--- start Text ---

The remainder of this paper is organized as follows. In Section 2, the existed typical CNN-based land cover classification method and dilated convolution are briefly introduced, and the proposed method is described in detail along with the MAE pre-training method. The results of comparison experiments and ablation experiments are given in Section 3. Some additional discussions of the experimental results are shown in Section 4. Finally, the research is concluded in Section 5.

2. Methods

In this section, the representation and preprocessing of PolSAR images are presented first. The typical CNN-based land cover classification method and dilated convolution are briefly introduced. Then, the proposed classification method is described in detail. The Vision Transformer [31], which is the backbone of the proposed model, and the detailed implementation of the classification method are described. Further, the Masked Autoencoder pre-training method [41] is introduced. In the pre-training phase, the ViT backbone is trained by the MAE method with a large number of unlabeled PolSAR images. Then the proposed model is fine-tuned on the labeled training set to train the classifier.

2.1. Representation and Preprocessing of PolSAR Image

Each pixel of the PolSAR images contains the polarimetric backscattering information of the corresponding resolution cell, which can be expressed by the Sinclair matrix $\mathbf{S}$ [45] as follows:

$$\begin{array}{c}\hfill \mathbf{S}=\left[\begin{array}{cc}{S}_{HH}& S_{HV}\\ S_{VH}& S_{VV}\end{array}\right],\end{array}$$

(1)

--- end Text ---
--- start Data excerpt ---

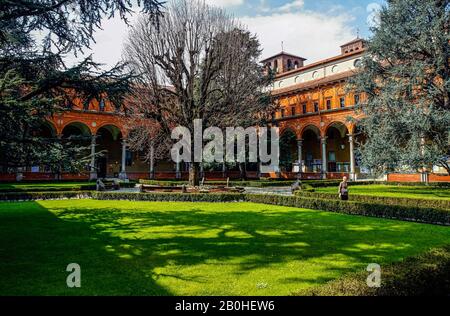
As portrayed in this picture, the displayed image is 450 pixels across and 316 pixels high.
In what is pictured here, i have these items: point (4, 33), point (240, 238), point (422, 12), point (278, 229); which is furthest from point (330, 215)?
point (422, 12)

--- end Data excerpt ---

(Actions to take):
[1] List every reference number that appears in square brackets in the PolSAR classification text.
[2] Write out the part of the PolSAR classification text starting at "In this section, the" and ending at "train the classifier.".

(Answers by task):
[1] [31], [41], [45]

[2]
In this section, the representation and preprocessing of PolSAR images are presented first. The typical CNN-based land cover classification method and dilated convolution are briefly introduced. Then, the proposed classification method is described in detail. The Vision Transformer [31], which is the backbone of the proposed model, and the detailed implementation of the classification method are described. Further, the Masked Autoencoder pre-training method [41] is introduced. In the pre-training phase, the ViT backbone is trained by the MAE method with a large number of unlabeled PolSAR images. Then the proposed model is fine-tuned on the labeled training set to train the classifier.